1. Line-of-best-fit using tile centres works ok with some shapes, not with others. Sometimes the text isn't centred in the map shape it's supposed to label; sometimes it's partially or even entirely outside the object. Something like Paradox does, where they use a sequence of lines to determine the overall largest curve they can fit inside a polygon, would be better. But some parts of the description I've read (from one of their developers) are a bit unclear in their meaning, perhaps because I'm not a math guy. Of course, there's probably some value adjustments I could do to my label baseline generation function that might help, but at the end of the day the Paradox method is much better.
2. Signed distance fields look great when zoomed in (that is of course the weakness that plain bitmap text faces) but not so great when zoomed out. Fragment shader tuning may help (adjusting a certain value in it shifts between texts looking reddish and occluded, or plain black and transparent but with some loss of shape when zoomed out , and I'll mess around with that more at some point, but there are issues there. Some sort of culling mechanic for very small labels might work (so they just don't show up until zoomed in enough that they'd be readable), but I'm not sure how I'd implement that; perhaps having a bunch of layers for labelling and add labels into them with the selection being based on their overall span, and then exclude small-span layers from the rendering list when zoomed out.

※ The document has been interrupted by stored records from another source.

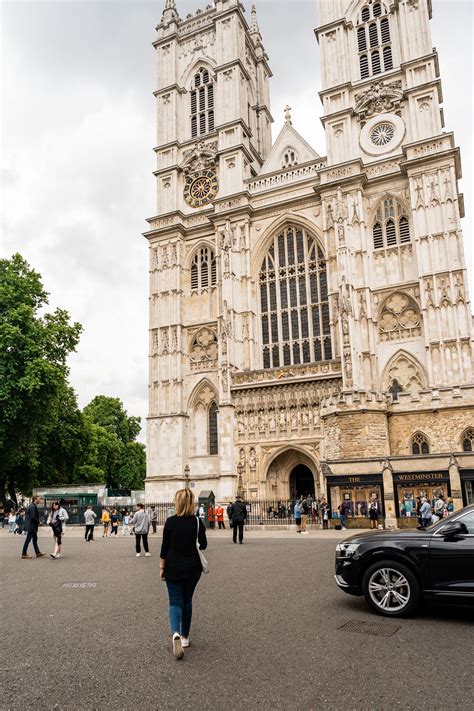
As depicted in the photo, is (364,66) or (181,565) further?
(364,66)

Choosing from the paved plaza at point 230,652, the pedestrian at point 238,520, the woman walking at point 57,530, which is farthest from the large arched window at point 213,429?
the paved plaza at point 230,652

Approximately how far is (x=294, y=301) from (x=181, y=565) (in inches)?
1228

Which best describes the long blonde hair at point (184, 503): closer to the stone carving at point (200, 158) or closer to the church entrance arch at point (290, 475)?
the church entrance arch at point (290, 475)

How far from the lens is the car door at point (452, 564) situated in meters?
6.50

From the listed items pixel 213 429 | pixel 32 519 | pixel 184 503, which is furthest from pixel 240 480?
pixel 184 503

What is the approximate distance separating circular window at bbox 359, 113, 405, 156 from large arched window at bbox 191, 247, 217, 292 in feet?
38.6

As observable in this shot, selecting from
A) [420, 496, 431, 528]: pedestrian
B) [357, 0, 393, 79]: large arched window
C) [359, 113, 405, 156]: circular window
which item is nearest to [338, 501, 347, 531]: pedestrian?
[420, 496, 431, 528]: pedestrian

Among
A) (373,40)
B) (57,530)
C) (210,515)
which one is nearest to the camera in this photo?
(57,530)

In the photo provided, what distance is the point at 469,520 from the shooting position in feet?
22.5

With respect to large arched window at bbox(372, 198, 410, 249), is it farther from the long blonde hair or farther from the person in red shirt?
the long blonde hair

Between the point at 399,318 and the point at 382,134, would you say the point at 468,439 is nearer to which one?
the point at 399,318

Ultimately, I'm probably going to leave the labels as is for the time being; they aren't good for a release state but they're serviceable enough for development, and I've spent long enough on rendering and want to move to a different part of the program for now; specifically I want to begin filling in the mechanics of pop simulation, starting with basic staffing of agricultural operations. Although before I do that I need to do some research on soil.